Investigation into foreign interference | Ministerial secrecy is invoked to not hand over documents

(Ottawa) The cajoling, strong reactions or hostility of opposition MPs on Thursday will not make the Minister of Democratic Institutions, Dominic LeBlanc, back down from the fact that the government is not hiding any relevant information or documents from investigation into foreign interference.




National security adviser Nathalie Drouin said breaking the long-standing convention on protecting Cabinet confidences would mean playing into the hands of foreign entities trying to disrupt Canadian democracy.

Mr. LeBlanc and Mr.me Drouin both appeared before the Procedure and House Affairs Committee on Thursday morning against a backdrop of insistence from the opposition parties, who want to know why the government is in possession of documents that the inquiry commissioner Marie- Josée Hogue has not seen it.

PHOTO ADRIAN WYLD, THE CANADIAN PRESS

The Minister of Democratic Institutions, Dominic LeBlanc

“Why is your government so opaque? » asked conservative MP Luc Berthold.

Mr. LeBlanc rejected the allegations.

“The Prime Minister and the government are not hiding anything from the commissioner,” he insisted several times during an hour of testimony before the committee.

Dominic LeBlanc said the commission received four substantial Cabinet memos that are most relevant to Cabinet discussions on evidence that foreign states – including China, India, Russia and Iran – were attempting to interfere in Canada’s electoral process. These documents are those that all parties agreed to publish during negotiations on the commission’s mandate last summer, he said.

Additionally, he said 46,000 documents, “some of the most sensitive and secret documents in the possession of the Government of Canada,” had been handed over.

In her periodic report released in early May, Commissioner Hogue said that some of the documents provided by the government contained “redactions for reasons of Cabinet confidentiality, solicitor-client privilege or protection of personal information.”

The commission and the government are still negotiating “the application of these privileges,” the report said.

The opposition behind the commissioner

The opposition has requested this meeting to ask questions about the redactions and what the government has not yet handed over.

“The commission is now requesting the unredacted documents from Cabinet in order to assist it in its work,” said NDP MP Jenny Kwan.

PHOTO ADRIAN WYLD, CANADIAN PRESS ARCHIVES

NDP MP Jenny Kwan

” If [la commissaire] didn’t think it was important to fulfilling her mandate, she wouldn’t ask for it. »

Mme Kwan said much of M’s missionme Hogue involves determining what the government knew about foreign interference, when it learned about it, and what it did to respond. She wondered why it wasn’t up to the commissioner to decide what was relevant.

Dominic LeBlanc maintained that the commission had access to all relevant Cabinet documents, but acknowledged that a conversation was underway about requesting additional documents.

He clarified that the request not only concerns Cabinet documents, but also those possessed by other agencies such as the Canadian Security Intelligence Service.

He added that no government would “remove” ministerial secrecy provisions entirely and that documents had only been provided to commissions of inquiry five times in 44 different public inquiries, four of which were approved by governments liberals.

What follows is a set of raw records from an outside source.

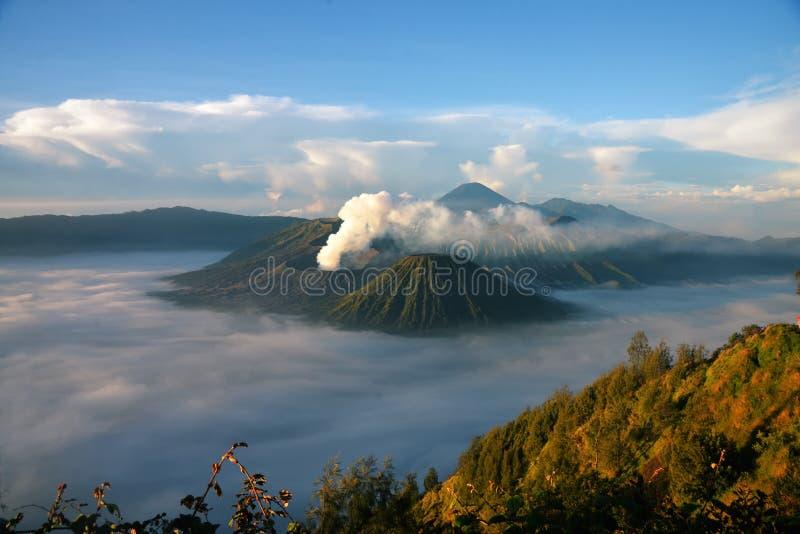 Monti il vulcano di Bromo dal punto di vista sul supporto Penanjakan immagine stock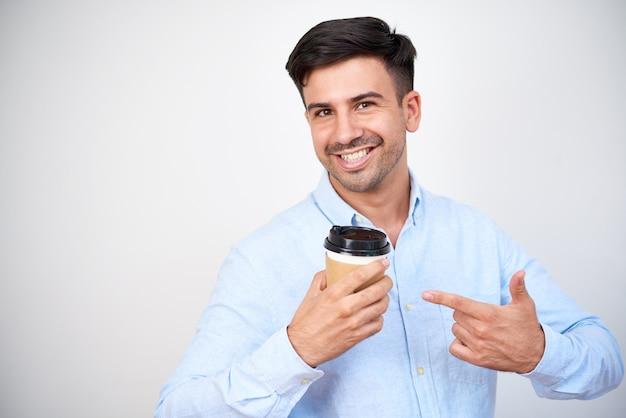Mężczyzna reklamujący pyszną kawę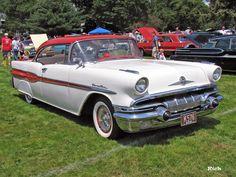 1957 Pontiac Chieftain HT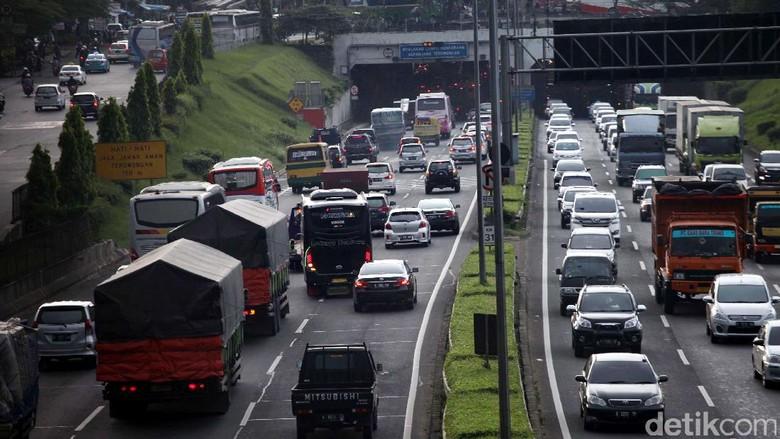 Kemacetan di ruas tol TB Simatupang menuju Jagorawi macet, Sabtu (10/12/2016) lalu. Foto: Lamhot Aritonang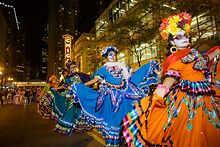 Chicagos-holiday-cultural-and-arts-events-to-reopen-for-in-person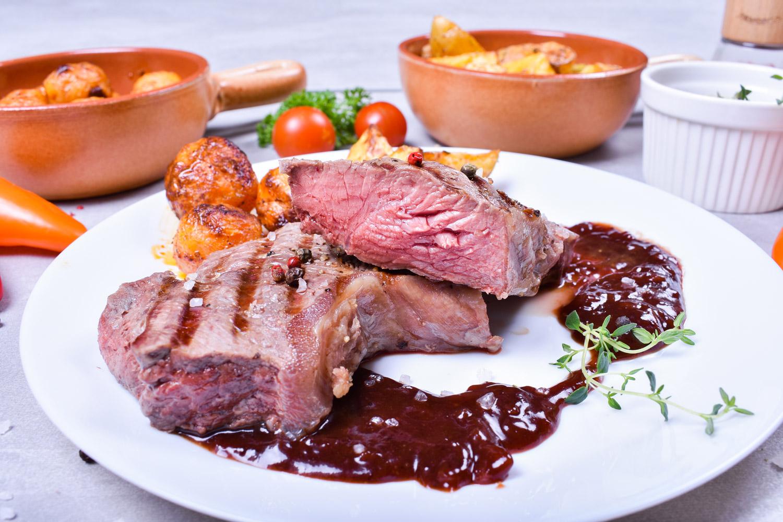 Hovězí steak se švestkovou omáčkou a s americkými bramborami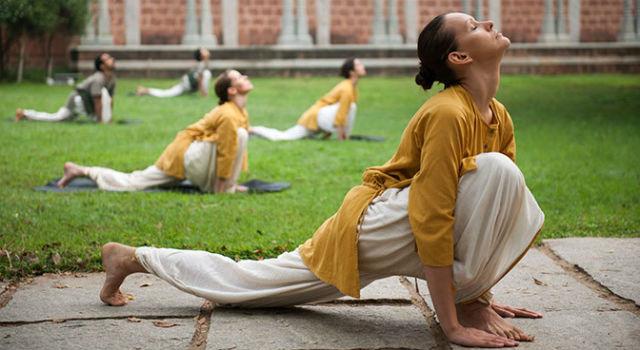 Abbigliamento yoga classico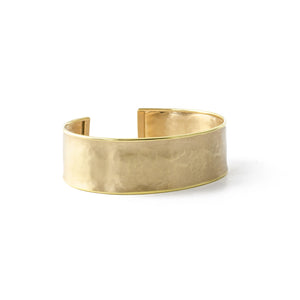 Hammered Cuff in Yellow gold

Mme Drouin said the tradition of ministerial secrecy is at the heart of the Canadian parliamentary system, allowing ministers to provide opinions and advice behind closed doors and then emerge united behind the decisions they made.

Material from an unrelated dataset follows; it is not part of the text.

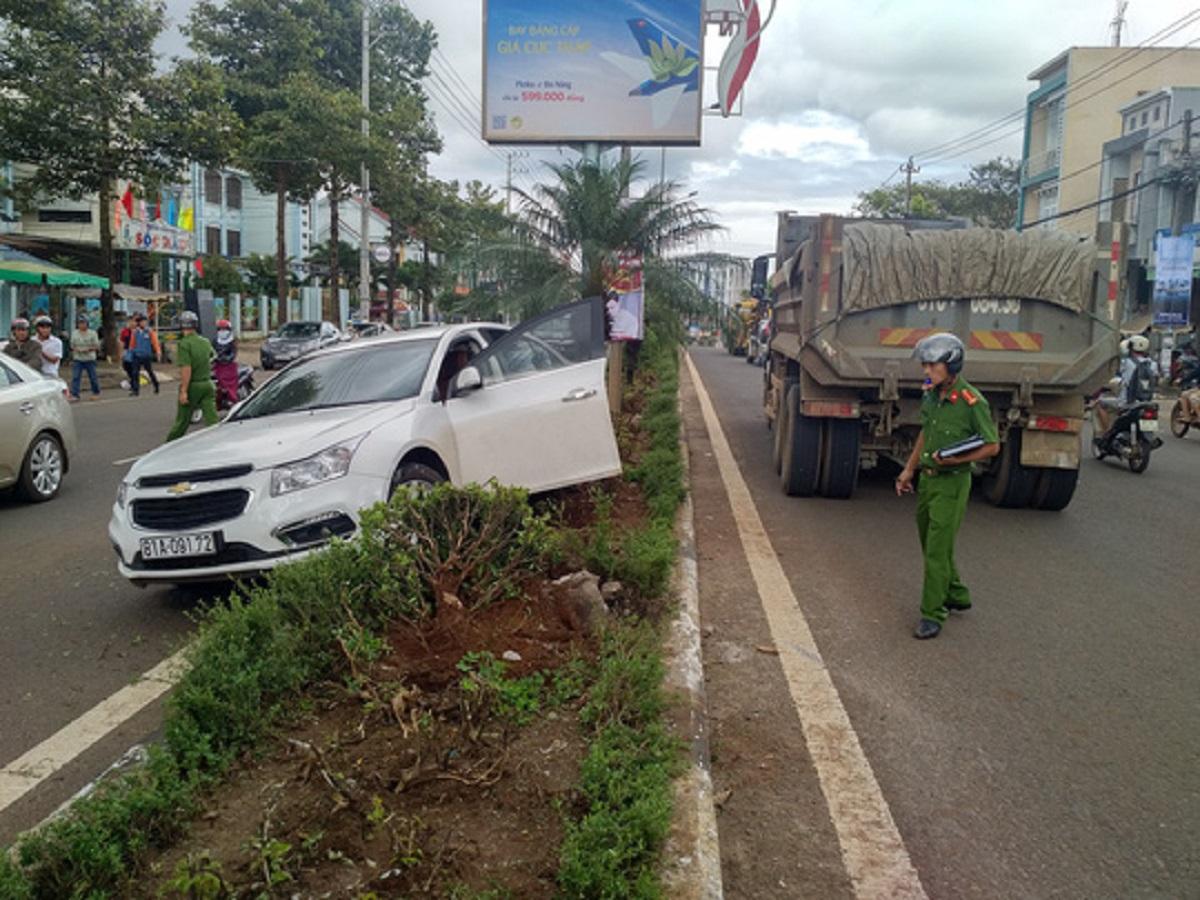 Gia Lai: Cúp đầu xe tải, xe con bị tông bay lên dải phân cách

“The first objective of foreign actors is to attack our democracy. This is really the first objective,” she said. We must therefore protect our tools which are there to protect our democracy. This is why I think that ministerial secrecy is not a partisan conversation. This is something we should be proud of, and is absolutely essential in any government to govern. »

As for the public disclosure of secret information collected by Canada or its allies, the situation is also fragile.

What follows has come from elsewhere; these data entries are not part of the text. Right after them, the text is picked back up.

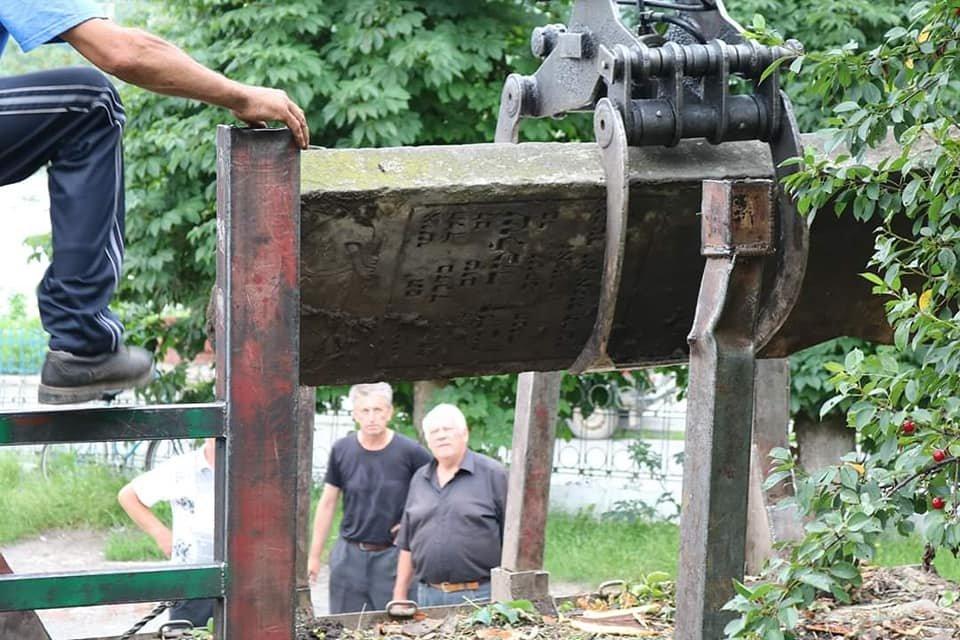 """""""Це жах"""": на Тернопільщині з єврейських надгробків зробили сходи до двірного туалету (ФОТО), фото-1"""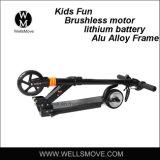 子供のブラシレスモーター120Wのための2017年のWellsmoveの子供のギフトELの電気スクーター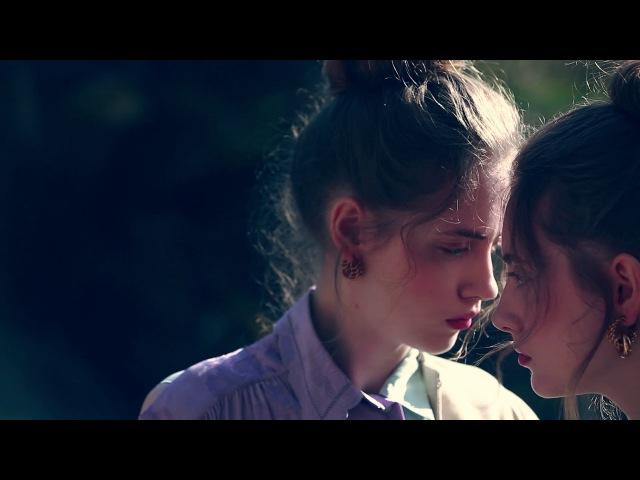 On Set | Lia Pavlova Odette Pavlova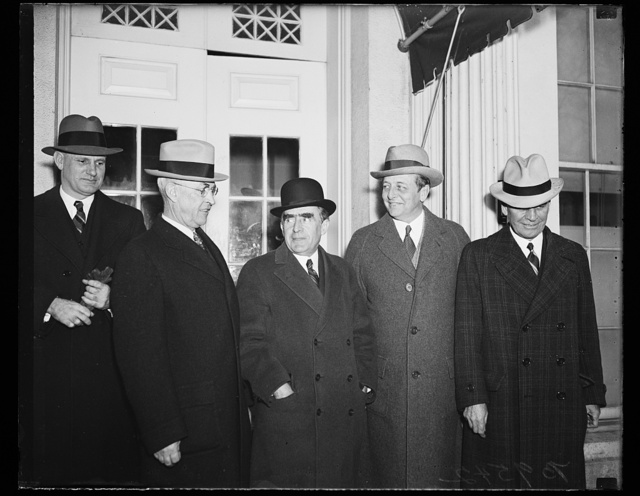 [Group at White House; William B. Bankhead, center. Washington, D.C.]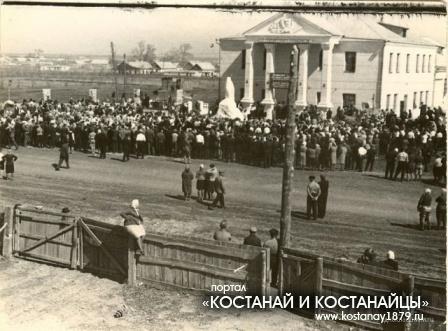 1969 год на колхозной площади, напротив Дома культуры торжественно открыт памятник В.И. Ленину.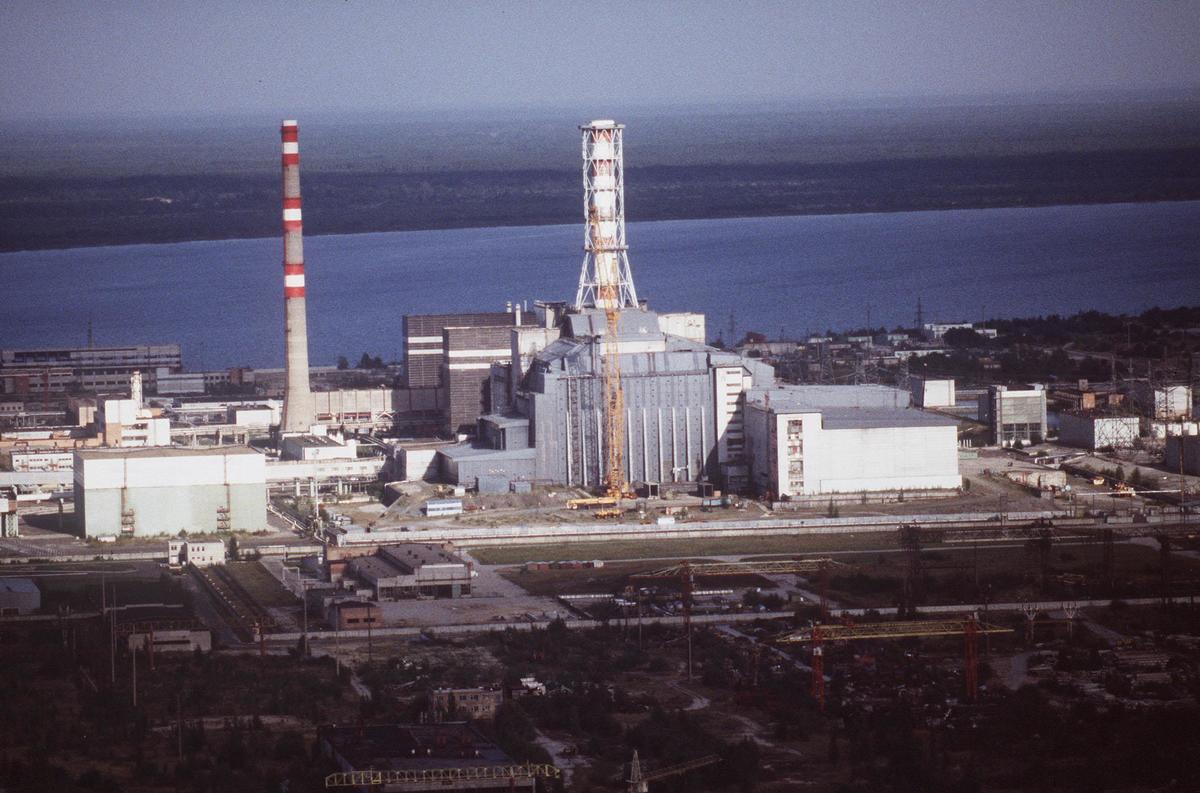 O reator que explodiu na usina nuclear de Chernobyl foi envolvido por um sarcófago para conter a propagação da radiação. Porém a estrutura tinha um prazo de validade... © Clive Shirley / Signum / Greenpeace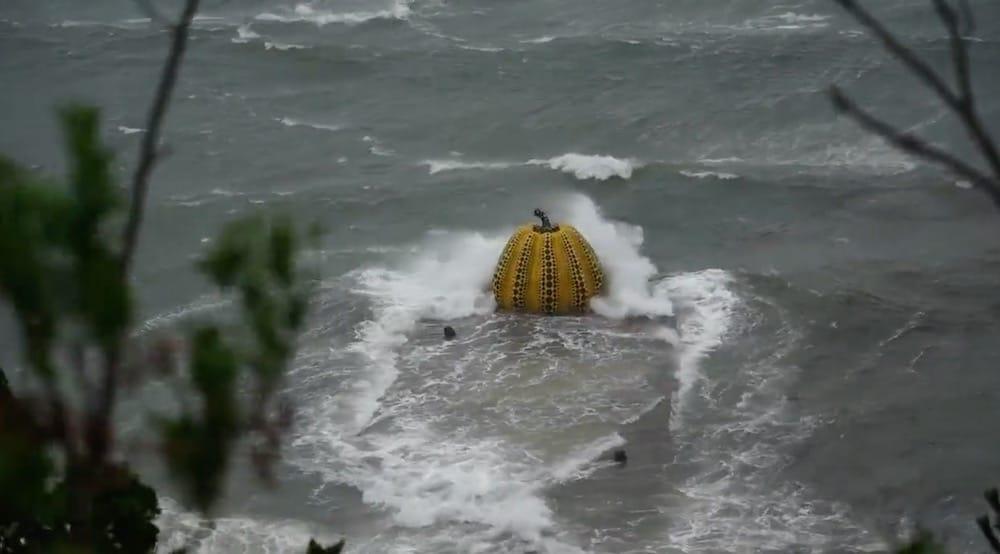 Un tifón en las islas Seto de Japón arrastró la icónica escultura de 'Calabaza' de Yayoi Kusama al mar-1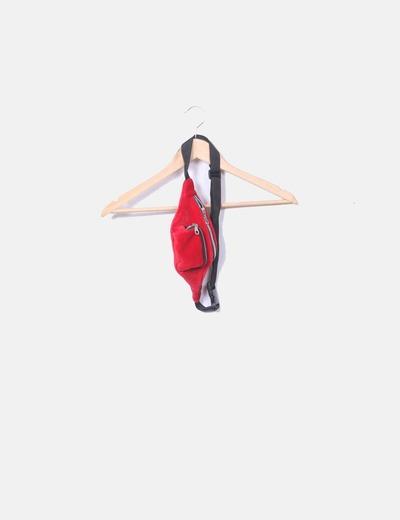 Velours riñore rouge Stradivarius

“When we collect intelligence and do espionage, we do it in secret,” she said. We do not give targets the opportunity to be heard, so releasing information into the public domain would not be responsible. Additionally, it can destroy the essential sources we have. This is why we really have to be very careful. »

Commissioner Hogue’s periodic report concluded that foreign interference did take place during the 2019 and 2021 elections, including during the nomination processes preceding the vote. Mme Hogue said that while the interference ultimately did not affect the overall results, it may have impacted the results of the nomination race or who won in a “handful” of constituencies.

Since then, the Parliamentarians’ Committee on National Security and Intelligence has released an explosive report that found some lawmakers “knowingly” cooperated with foreign actors after being elected. The names of these individuals have not been made public, although Green Party Leader Elizabeth May and New Democratic Party Leader Jagmeet Singh, who have seen the unredacted version of this report, have not expressed no concerns about current MPs.

Mme Hogue also examines these allegations.

Its final report is expected at the end of December.